**Exercises to complete:**
[a] From the ERISA clearing text, extract everything from "The DOL noted that the" down to "cleared swaps framework.", copied verbatim.
[b] In the ERISA clearing text, what did the DOL liken the margin posted by a plan customer to?

The DOL noted that the Dodd-Frank Act imposes the same clearing requirements on ERISA plans as on other swap participants. Therefore, Congress did not appear to intend to treat plan customers differently, and did not appear to contemplate that clearing members or CCPs would act as ERISA fiduciaries. Any contrary result would potentially expose a clearing member to an incompatible set of obligations: those that it owes to itself and the CCP, and those that it would owe to the plan customer as an ERISA fiduciary. As a result, the DOL stated that it would defer to Congress’ understanding of how clearing members would operate, and interpret ERISA so as to not impair the cleared swaps framework.

Margin

The DOL would not consider collateral that a plan customer may post as margin under a swap transaction to be a “plan asset.” The DOL likened such margin to a performance bond - an assurance that a swap counterparty would comply with its agreement. Additionally, the DOL noted that Commodity Futures Trading Commission (“CFTC”) rules require clearing members to collect margin from customers, and that a plan customer will generally have no rights to any assets in the margin account. Rather, when a plan enters into a cleared swap transaction, its assets are the “rights embodied in the swap contract as evidenced by the written agreement” between the plan and clearing member.4

Whether Clearing Members and CCPs are Parties in Interest to Plans

CCP. The DOL would not consider a CCP a party in interest solely due to its role in the swaps clearing framework. The DOL noted that it is of the view that the CCP does not provide services to the plan customer, and would not be deemed to be a party in interest to the plan customer solely by reason of providing clearing services for the plan’s clearing member.5  The DOL further provided that because the rights and obligations under the plan customer’s agreement with the clearing member are subject to the Commodity Exchange Act, CFTC rules and the CCP’s rules regarding defaults, actions taken by the CCP pursuant to such rules with regard to customer accounts in connection with clearing member defaults would not necessarily amount to the authority and control that would give rise to fiduciary status under Section 3(21)(A)(i) of ERISA.

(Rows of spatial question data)

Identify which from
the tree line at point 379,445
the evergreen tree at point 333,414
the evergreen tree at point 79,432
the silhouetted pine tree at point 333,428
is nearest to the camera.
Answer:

**Task-by-task results:**
[a]
The DOL noted that the Dodd-Frank Act imposes the same clearing requirements on ERISA plans as on other swap participants. Therefore, Congress did not appear to intend to treat plan customers differently, and did not appear to contemplate that clearing members or CCPs would act as ERISA fiduciaries. Any contrary result would potentially expose a clearing member to an incompatible set of obligations: those that it owes to itself and the CCP, and those that it would owe to the plan customer as an ERISA fiduciary. As a result, the DOL stated that it would defer to Congress’ understanding of how clearing members would operate, and interpret ERISA so as to not impair the cleared swaps framework.

[b] A performance bond, an assurance that a swap counterparty would comply with its agreement.